Convert every line of the rows below into a JSON list of strings, with one string per line and blank lines omitted.

=====

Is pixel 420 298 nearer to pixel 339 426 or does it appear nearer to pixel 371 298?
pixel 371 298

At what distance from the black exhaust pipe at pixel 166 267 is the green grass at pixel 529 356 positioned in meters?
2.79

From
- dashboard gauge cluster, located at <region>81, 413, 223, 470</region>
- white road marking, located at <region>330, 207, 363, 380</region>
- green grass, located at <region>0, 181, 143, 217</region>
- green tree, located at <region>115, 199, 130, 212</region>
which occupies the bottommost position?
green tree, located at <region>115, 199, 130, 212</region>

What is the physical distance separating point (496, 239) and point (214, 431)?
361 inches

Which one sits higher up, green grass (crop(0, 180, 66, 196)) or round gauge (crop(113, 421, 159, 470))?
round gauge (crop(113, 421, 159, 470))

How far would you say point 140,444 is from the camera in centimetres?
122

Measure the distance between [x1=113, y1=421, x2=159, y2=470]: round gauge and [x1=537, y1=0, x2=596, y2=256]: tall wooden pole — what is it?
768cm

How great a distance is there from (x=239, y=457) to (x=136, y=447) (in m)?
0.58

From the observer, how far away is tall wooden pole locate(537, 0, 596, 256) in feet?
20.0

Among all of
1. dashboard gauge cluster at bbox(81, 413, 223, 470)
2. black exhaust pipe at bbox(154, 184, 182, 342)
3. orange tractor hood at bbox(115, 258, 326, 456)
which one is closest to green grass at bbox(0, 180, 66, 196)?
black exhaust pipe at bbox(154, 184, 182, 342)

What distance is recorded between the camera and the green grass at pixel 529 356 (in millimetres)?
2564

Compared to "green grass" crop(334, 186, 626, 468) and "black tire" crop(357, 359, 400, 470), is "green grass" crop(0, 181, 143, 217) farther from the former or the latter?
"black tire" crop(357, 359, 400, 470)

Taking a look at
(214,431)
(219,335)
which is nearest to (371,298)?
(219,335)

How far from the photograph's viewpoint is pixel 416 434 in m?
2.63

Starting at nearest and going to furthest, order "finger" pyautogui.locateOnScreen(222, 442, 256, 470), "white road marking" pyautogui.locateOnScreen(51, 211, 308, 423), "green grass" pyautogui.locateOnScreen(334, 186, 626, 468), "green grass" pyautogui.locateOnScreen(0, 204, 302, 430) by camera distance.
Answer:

=====

_Response_:
[
  "Is pixel 420 298 nearer to pixel 339 426 or does it appear nearer to pixel 371 298?",
  "pixel 371 298",
  "At what distance from the black exhaust pipe at pixel 166 267 is the green grass at pixel 529 356 positioned in meters?",
  "2.79",
  "From",
  "- dashboard gauge cluster, located at <region>81, 413, 223, 470</region>",
  "- white road marking, located at <region>330, 207, 363, 380</region>",
  "- green grass, located at <region>0, 181, 143, 217</region>",
  "- green tree, located at <region>115, 199, 130, 212</region>",
  "which occupies the bottommost position?",
  "green tree, located at <region>115, 199, 130, 212</region>",
  "What is the physical distance separating point (496, 239) and point (214, 431)?",
  "361 inches",
  "Which one sits higher up, green grass (crop(0, 180, 66, 196)) or round gauge (crop(113, 421, 159, 470))?",
  "round gauge (crop(113, 421, 159, 470))",
  "How far would you say point 140,444 is from the camera in centimetres?",
  "122",
  "Measure the distance between [x1=113, y1=421, x2=159, y2=470]: round gauge and [x1=537, y1=0, x2=596, y2=256]: tall wooden pole — what is it?",
  "768cm",
  "How great a distance is there from (x=239, y=457) to (x=136, y=447) (in m)?",
  "0.58",
  "From the observer, how far away is tall wooden pole locate(537, 0, 596, 256) in feet?",
  "20.0",
  "Among all of",
  "1. dashboard gauge cluster at bbox(81, 413, 223, 470)",
  "2. black exhaust pipe at bbox(154, 184, 182, 342)",
  "3. orange tractor hood at bbox(115, 258, 326, 456)",
  "which one is closest to green grass at bbox(0, 180, 66, 196)?",
  "black exhaust pipe at bbox(154, 184, 182, 342)",
  "What distance is recorded between the camera and the green grass at pixel 529 356 (in millimetres)?",
  "2564",
  "Compared to \"green grass\" crop(334, 186, 626, 468) and \"black tire\" crop(357, 359, 400, 470), is \"green grass\" crop(0, 181, 143, 217) farther from the former or the latter?",
  "\"black tire\" crop(357, 359, 400, 470)",
  "Taking a look at",
  "(214,431)",
  "(219,335)",
  "which is nearest to (371,298)?",
  "(219,335)",
  "How far from the photograph's viewpoint is pixel 416 434 in m?",
  "2.63",
  "Starting at nearest and going to furthest, order \"finger\" pyautogui.locateOnScreen(222, 442, 256, 470), \"white road marking\" pyautogui.locateOnScreen(51, 211, 308, 423), \"green grass\" pyautogui.locateOnScreen(334, 186, 626, 468), \"green grass\" pyautogui.locateOnScreen(0, 204, 302, 430) by camera distance.",
  "Answer:"
]